■ **抜粋本文**:
>>>>>
クリスマスは、イエス・キリストの誕生日であることは、ほとんどの方がご存じですが、それが一面に過ぎないことを聖書は教えています。神様の側から見るならば、クリスマスは、神の一人子であるお方を、人間の救いのためにこの世にプレゼントとして送られたことを意味しています。プレゼントというのは、もらう側にとっては、嬉しい、喜びですが、贈る側にとっては、送る喜びと共に、そのためにお金だけでない、時間をかけ、何を贈ったら喜んでもらえるか何日も考えて悩む。神様にとって御子を十字架につけるために送る、永遠の神であり、霊であるお方が、人間の姿となる。また、この救いの計画のために世界の初めから計画し、準備する。実に多くの犠牲を払ってくださったプレゼントです。そして、救いのために犠牲を払ったのは、神様だけではない、人間の中にも犠牲を払った人がいた。その一人が、今日、お話します、マリヤです。もう一人のヨセフについてはマタイの福音書が報告していますが、今年はルカの福音書からですので、またいつかお話いたします。

今朝は、このマリヤがどのような悩み、苦しみを体験したか、そして、それが、クリスマスにとり、また私たちにとって、どれほど大切なことだったのかを、皆さんとともに考えてまいります。ルカ1章から、三つのことをお話いたします。第一に「人間の理解を超える御言葉」ということ。第二に、「神の言葉への服従」。そして第三に「賛美を生む御言葉」、という順番でメッセージを取り次がせていただきます。

1.人間の理解を超える御言葉(30〜36節)

ある日、ガリラヤのナザレという町にいた、マリヤという女性のところに天使が現れました。その詳しい場所や、マリヤの年齢については、様々な伝説がありますが、聖書は何も語っていません。聖書が告げているのは、その天使の言葉です。先ほど、司会者に読んでいただきましたが、簡単に言えば、マリヤがこれから男の子を産む、という御告げです。それを聞いたマリヤには、とても信じがたい言葉でした。先週の礼拝では、同じルカの1章の最初の部分で、祭司ザカリヤがやはり天使から子供が生まれるとの御告げを受け、彼はそれを信じられなかった。その不信仰のために、彼は罰として子供が生まれるまで言葉が話せなくなった、と書かれていました。ところが、今回は信じなかったマリヤに、天使は何も罰を与えませんでした。何故でしょうか。女性だから大目に見られた、ということではありません。
<<<<<
■ **提供資料**:
>>>>>
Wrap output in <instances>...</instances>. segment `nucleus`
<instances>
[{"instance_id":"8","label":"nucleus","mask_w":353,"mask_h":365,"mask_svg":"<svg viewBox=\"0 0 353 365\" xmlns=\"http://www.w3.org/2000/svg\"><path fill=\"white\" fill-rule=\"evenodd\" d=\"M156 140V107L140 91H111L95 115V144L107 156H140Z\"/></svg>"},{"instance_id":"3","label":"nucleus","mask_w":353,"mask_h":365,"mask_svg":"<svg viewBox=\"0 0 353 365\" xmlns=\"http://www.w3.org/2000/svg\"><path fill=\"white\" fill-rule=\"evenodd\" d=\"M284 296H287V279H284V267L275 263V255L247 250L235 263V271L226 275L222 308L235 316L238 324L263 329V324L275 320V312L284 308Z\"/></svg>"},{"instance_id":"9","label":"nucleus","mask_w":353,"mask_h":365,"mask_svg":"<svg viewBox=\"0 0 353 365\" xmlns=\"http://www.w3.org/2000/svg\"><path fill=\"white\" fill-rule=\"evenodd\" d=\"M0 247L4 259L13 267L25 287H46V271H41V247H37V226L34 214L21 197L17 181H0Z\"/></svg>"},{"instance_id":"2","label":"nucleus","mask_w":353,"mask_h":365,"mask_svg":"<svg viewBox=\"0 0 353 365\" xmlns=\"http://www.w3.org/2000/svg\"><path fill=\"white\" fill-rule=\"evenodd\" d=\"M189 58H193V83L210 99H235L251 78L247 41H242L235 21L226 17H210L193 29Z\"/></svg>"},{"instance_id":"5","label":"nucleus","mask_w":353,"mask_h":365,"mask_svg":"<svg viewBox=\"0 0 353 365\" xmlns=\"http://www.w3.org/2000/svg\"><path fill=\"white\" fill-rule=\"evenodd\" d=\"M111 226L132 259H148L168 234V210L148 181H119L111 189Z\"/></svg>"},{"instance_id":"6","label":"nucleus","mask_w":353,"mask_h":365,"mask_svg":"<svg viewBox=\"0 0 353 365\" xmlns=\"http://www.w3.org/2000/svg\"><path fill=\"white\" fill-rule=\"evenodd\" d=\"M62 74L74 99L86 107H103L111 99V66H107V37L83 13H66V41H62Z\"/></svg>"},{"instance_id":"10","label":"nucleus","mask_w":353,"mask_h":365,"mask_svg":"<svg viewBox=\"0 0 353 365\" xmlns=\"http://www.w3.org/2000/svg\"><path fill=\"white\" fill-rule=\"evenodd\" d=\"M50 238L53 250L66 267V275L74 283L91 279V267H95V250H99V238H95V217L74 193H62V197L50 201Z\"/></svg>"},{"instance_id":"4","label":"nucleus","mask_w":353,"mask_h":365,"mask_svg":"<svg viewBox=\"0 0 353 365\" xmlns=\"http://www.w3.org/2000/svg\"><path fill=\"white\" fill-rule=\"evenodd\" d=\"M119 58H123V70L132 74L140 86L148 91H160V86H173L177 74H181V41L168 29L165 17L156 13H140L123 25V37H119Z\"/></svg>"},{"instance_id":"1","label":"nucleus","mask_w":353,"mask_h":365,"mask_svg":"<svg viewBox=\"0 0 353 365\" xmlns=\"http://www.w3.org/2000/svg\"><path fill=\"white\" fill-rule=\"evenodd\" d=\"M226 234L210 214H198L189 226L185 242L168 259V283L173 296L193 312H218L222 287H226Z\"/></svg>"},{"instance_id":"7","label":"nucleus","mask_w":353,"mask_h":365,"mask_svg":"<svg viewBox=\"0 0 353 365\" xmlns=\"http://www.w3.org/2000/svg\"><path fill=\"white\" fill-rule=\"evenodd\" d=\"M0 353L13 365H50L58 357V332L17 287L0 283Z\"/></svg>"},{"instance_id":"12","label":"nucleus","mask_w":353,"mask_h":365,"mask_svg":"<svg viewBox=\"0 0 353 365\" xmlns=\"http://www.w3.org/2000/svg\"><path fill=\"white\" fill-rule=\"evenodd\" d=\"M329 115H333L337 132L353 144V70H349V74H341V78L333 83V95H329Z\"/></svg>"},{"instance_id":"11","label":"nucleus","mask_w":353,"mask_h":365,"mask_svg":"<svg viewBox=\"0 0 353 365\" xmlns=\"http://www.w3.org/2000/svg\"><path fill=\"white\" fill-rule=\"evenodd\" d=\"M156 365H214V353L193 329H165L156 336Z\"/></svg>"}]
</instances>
<<<<<
■ **課題内容**: クリスマスとマリヤについての説教を、最後の一文の後から書き進めてください。

■ **課題の解答**:
ザカリヤが罰を受け、マリヤには何のおとがめもなかったのは、どちらも旧約聖書を読めば分かります。ザカリヤの場合、信じられなかった理由は、ザカリヤ夫妻が年老いていたから。でも、創世記にはアブラハムの例が出てきます。ですから、聖書を読んでいたら、信じることは出来るはずです。しかし、マリヤの場合、信じられない理由は、まだ彼女は結婚していない。旧約聖書の中で、男女の関係が無いにもかかわらず子供が生まれる、ということはありません。これは未だかつてなかった出来事ですから、最初、マリヤが信じられなかったとしても、不信仰だとは言われなかったのです。その代わり、天使は、もう少し詳しく説明をしてくれました。35節で御使いが述べていますのは、第一に、これは聖霊、すなわち神様の働きであること。第二に、神様の力の具体的な例として、エリサベツが子供を身ごもったこと。エリサベツ、つまり祭司ザカリヤの奥さんは、マリヤの親戚であると書かれています。どんな親戚かは書いてありませんので、年齢や親しさから考えて、おばさんと姪、といったところでしょうか。自分の良く知っているエリサベツ、年老いた彼女が子供を身ごもった、だから自分も子供を産むとしても不思議は無い。そうマリヤは考えたでしょうか。いくらエリサベツが身ごもっても、彼女は夫のある身です。自分はそうではありません。ですから、信じられない理由が消えたのでは無いのです。

聖書に書かれている奇跡など、なかなか信じられないことがあります。信じられない理由もあるでしょう。ですから、いくら説明されても、なかなか信じにくい、というのは無理のないことです。正しい知識を持つことで誤解は少なくなるかもしれませんが、何でも簡単に信じられるのではない。その最たる物が、ここに出てくる処女降誕であり、キリストの復活です。そんなの迷信だ、昔の人はだまされたかも知れないが、現代人は信じたりはしない。そう思われる方もおられるでしょう。しかし、聖書が私たちに教えているのは、昔の人も信じられなかった。当の本人であるマリヤも信じられなかった、ということです。聖書の中に出てくる人々だって、神様のなさること、全てを理解できたのではありません。人間の知識や知恵がいくらあっても、理解できないことがある。それは、神様は人間を超えた存在だからです。私たちの頭で全て理解しつくすことが出来るような小さなお方ではない。ですから、いつの時代の人でも、神様のなさることを信じられなかったり、見て、びっくりするのです。

奇跡のように、非科学的だから信じられない、ということもあります。つまり、自分の持っている知識の故に信じられない。反対に、自分には知識が足らないから分からない、ということも聖書には書かれています。どちらも、今までの経験や学び、知識、そういったことでは理解できない。でも、それを受け止める一つの方法があります。それが信仰です。信仰とは、何でもむやみやたらに信じる、という迷信のようなことではありません。むしろ、信じられないことを信じ、受け止めるのは、簡単ではない。そのことを二番目にお話いたします。

2.神の言葉への服従(37〜38節)

天使がマリヤに行った、最期の言葉を見ましょう。37節です。

神にとって不可能なことは一つもありません。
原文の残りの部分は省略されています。